• [WHAT YOU SHOULD DO]: Whenever a line in the entries below includes the string "Some", count that line. Report the total alone.

• [THE RECORDS]:
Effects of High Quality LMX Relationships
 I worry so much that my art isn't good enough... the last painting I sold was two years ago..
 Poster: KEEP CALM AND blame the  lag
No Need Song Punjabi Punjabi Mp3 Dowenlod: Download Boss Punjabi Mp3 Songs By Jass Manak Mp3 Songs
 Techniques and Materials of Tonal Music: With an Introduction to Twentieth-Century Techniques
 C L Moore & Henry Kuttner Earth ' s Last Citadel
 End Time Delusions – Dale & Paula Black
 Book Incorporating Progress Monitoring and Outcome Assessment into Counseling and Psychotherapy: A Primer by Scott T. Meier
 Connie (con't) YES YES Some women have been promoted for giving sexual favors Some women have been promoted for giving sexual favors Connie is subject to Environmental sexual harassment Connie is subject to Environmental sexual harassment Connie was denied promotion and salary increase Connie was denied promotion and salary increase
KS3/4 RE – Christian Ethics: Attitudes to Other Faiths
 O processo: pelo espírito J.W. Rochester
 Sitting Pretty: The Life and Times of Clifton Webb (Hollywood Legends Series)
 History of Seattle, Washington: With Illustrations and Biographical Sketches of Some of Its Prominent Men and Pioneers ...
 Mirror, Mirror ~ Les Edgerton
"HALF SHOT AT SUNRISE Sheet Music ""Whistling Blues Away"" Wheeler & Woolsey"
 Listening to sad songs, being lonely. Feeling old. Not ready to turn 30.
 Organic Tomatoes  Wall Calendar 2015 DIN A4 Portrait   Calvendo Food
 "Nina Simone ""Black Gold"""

• [RESPONSE BOX]: 2